Record excerpts section start

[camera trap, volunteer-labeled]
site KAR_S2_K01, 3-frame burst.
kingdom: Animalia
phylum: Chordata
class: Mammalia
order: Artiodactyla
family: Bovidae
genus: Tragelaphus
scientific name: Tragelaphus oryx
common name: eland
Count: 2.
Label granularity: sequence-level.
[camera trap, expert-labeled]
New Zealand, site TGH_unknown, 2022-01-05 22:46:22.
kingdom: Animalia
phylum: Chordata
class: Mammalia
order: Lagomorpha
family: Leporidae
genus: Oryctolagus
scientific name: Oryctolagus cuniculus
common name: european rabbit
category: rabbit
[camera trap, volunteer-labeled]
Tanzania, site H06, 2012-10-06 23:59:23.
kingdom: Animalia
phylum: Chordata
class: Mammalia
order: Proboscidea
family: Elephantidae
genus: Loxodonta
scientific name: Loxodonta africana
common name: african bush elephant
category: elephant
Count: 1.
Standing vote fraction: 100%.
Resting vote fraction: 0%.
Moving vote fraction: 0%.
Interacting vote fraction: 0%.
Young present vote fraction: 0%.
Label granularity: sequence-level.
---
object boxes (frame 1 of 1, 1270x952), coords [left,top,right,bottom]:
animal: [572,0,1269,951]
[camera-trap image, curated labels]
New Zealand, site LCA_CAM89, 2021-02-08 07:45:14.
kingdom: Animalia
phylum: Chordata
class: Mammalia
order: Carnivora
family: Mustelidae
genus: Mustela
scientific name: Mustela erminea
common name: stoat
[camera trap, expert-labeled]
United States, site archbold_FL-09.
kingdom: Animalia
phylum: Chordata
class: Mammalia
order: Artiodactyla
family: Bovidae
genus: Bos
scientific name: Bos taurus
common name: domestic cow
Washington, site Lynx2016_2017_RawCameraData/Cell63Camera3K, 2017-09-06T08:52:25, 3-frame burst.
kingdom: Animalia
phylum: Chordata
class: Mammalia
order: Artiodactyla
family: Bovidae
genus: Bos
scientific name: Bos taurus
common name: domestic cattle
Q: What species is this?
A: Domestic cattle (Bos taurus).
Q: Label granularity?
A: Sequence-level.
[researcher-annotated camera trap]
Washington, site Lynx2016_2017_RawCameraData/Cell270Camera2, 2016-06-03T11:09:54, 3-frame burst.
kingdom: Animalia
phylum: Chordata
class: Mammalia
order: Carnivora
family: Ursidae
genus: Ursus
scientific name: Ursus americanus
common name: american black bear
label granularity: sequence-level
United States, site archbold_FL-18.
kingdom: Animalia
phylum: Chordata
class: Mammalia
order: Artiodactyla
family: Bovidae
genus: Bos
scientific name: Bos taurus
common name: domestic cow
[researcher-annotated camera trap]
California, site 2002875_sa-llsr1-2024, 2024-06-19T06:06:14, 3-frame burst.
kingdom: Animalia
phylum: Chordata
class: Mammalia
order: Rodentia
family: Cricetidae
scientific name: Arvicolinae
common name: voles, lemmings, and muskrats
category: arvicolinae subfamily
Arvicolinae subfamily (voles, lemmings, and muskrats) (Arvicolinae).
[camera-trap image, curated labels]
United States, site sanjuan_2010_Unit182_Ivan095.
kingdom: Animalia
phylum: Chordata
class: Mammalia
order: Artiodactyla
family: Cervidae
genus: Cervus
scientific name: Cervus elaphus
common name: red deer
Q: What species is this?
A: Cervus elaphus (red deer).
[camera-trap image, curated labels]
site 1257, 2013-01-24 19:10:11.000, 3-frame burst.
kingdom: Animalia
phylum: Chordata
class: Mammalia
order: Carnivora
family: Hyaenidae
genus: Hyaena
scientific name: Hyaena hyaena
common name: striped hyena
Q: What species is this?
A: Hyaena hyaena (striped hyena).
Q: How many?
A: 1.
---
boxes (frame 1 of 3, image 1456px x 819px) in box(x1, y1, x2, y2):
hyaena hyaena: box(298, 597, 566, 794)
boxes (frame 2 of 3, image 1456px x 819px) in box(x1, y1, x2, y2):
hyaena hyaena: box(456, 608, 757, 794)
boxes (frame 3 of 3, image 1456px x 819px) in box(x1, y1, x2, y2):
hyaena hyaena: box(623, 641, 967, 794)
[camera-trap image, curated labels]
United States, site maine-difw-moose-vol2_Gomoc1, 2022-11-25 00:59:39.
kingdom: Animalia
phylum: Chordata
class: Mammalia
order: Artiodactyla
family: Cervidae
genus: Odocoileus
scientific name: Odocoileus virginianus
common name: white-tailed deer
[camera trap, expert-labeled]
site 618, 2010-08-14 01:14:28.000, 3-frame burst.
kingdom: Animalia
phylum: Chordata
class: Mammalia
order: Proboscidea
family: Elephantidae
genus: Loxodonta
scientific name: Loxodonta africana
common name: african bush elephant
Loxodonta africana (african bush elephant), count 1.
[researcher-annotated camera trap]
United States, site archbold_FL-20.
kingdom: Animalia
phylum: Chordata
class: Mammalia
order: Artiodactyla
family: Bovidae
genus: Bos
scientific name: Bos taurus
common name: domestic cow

Record excerpts section end

About this task:
Reproduce the lines above. Leave each one as it is.

Solution for this task:
[camera trap, volunteer-labeled]
site KAR_S2_K01, 3-frame burst.
kingdom: Animalia
phylum: Chordata
class: Mammalia
order: Artiodactyla
family: Bovidae
genus: Tragelaphus
scientific name: Tragelaphus oryx
common name: eland
Count: 2.
Label granularity: sequence-level.
[camera trap, expert-labeled]
New Zealand, site TGH_unknown, 2022-01-05 22:46:22.
kingdom: Animalia
phylum: Chordata
class: Mammalia
order: Lagomorpha
family: Leporidae
genus: Oryctolagus
scientific name: Oryctolagus cuniculus
common name: european rabbit
category: rabbit
[camera trap, volunteer-labeled]
Tanzania, site H06, 2012-10-06 23:59:23.
kingdom: Animalia
phylum: Chordata
class: Mammalia
order: Proboscidea
family: Elephantidae
genus: Loxodonta
scientific name: Loxodonta africana
common name: african bush elephant
category: elephant
Count: 1.
Standing vote fraction: 100%.
Resting vote fraction: 0%.
Moving vote fraction: 0%.
Interacting vote fraction: 0%.
Young present vote fraction: 0%.
Label granularity: sequence-level.
---
object boxes (frame 1 of 1, 1270x952), coords [left,top,right,bottom]:
animal: [572,0,1269,951]
[camera-trap image, curated labels]
New Zealand, site LCA_CAM89, 2021-02-08 07:45:14.
kingdom: Animalia
phylum: Chordata
class: Mammalia
order: Carnivora
family: Mustelidae
genus: Mustela
scientific name: Mustela erminea
common name: stoat
[camera trap, expert-labeled]
United States, site archbold_FL-09.
kingdom: Animalia
phylum: Chordata
class: Mammalia
order: Artiodactyla
family: Bovidae
genus: Bos
scientific name: Bos taurus
common name: domestic cow
Washington, site Lynx2016_2017_RawCameraData/Cell63Camera3K, 2017-09-06T08:52:25, 3-frame burst.
kingdom: Animalia
phylum: Chordata
class: Mammalia
order: Artiodactyla
family: Bovidae
genus: Bos
scientific name: Bos taurus
common name: domestic cattle
Q: What species is this?
A: Domestic cattle (Bos taurus).
Q: Label granularity?
A: Sequence-level.
[researcher-annotated camera trap]
Washington, site Lynx2016_2017_RawCameraData/Cell270Camera2, 2016-06-03T11:09:54, 3-frame burst.
kingdom: Animalia
phylum: Chordata
class: Mammalia
order: Carnivora
family: Ursidae
genus: Ursus
scientific name: Ursus americanus
common name: american black bear
label granularity: sequence-level
United States, site archbold_FL-18.
kingdom: Animalia
phylum: Chordata
class: Mammalia
order: Artiodactyla
family: Bovidae
genus: Bos
scientific name: Bos taurus
common name: domestic cow
[researcher-annotated camera trap]
California, site 2002875_sa-llsr1-2024, 2024-06-19T06:06:14, 3-frame burst.
kingdom: Animalia
phylum: Chordata
class: Mammalia
order: Rodentia
family: Cricetidae
scientific name: Arvicolinae
common name: voles, lemmings, and muskrats
category: arvicolinae subfamily
Arvicolinae subfamily (voles, lemmings, and muskrats) (Arvicolinae).
[camera-trap image, curated labels]
United States, site sanjuan_2010_Unit182_Ivan095.
kingdom: Animalia
phylum: Chordata
class: Mammalia
order: Artiodactyla
family: Cervidae
genus: Cervus
scientific name: Cervus elaphus
common name: red deer
Q: What species is this?
A: Cervus elaphus (red deer).
[camera-trap image, curated labels]
site 1257, 2013-01-24 19:10:11.000, 3-frame burst.
kingdom: Animalia
phylum: Chordata
class: Mammalia
order: Carnivora
family: Hyaenidae
genus: Hyaena
scientific name: Hyaena hyaena
common name: striped hyena
Q: What species is this?
A: Hyaena hyaena (striped hyena).
Q: How many?
A: 1.
---
boxes (frame 1 of 3, image 1456px x 819px) in box(x1, y1, x2, y2):
hyaena hyaena: box(298, 597, 566, 794)
boxes (frame 2 of 3, image 1456px x 819px) in box(x1, y1, x2, y2):
hyaena hyaena: box(456, 608, 757, 794)
boxes (frame 3 of 3, image 1456px x 819px) in box(x1, y1, x2, y2):
hyaena hyaena: box(623, 641, 967, 794)
[camera-trap image, curated labels]
United States, site maine-difw-moose-vol2_Gomoc1, 2022-11-25 00:59:39.
kingdom: Animalia
phylum: Chordata
class: Mammalia
order: Artiodactyla
family: Cervidae
genus: Odocoileus
scientific name: Odocoileus virginianus
common name: white-tailed deer
[camera trap, expert-labeled]
site 618, 2010-08-14 01:14:28.000, 3-frame burst.
kingdom: Animalia
phylum: Chordata
class: Mammalia
order: Proboscidea
family: Elephantidae
genus: Loxodonta
scientific name: Loxodonta africana
common name: african bush elephant
Loxodonta africana (african bush elephant), count 1.
[researcher-annotated camera trap]
United States, site archbold_FL-20.
kingdom: Animalia
phylum: Chordata
class: Mammalia
order: Artiodactyla
family: Bovidae
genus: Bos
scientific name: Bos taurus
common name: domestic cow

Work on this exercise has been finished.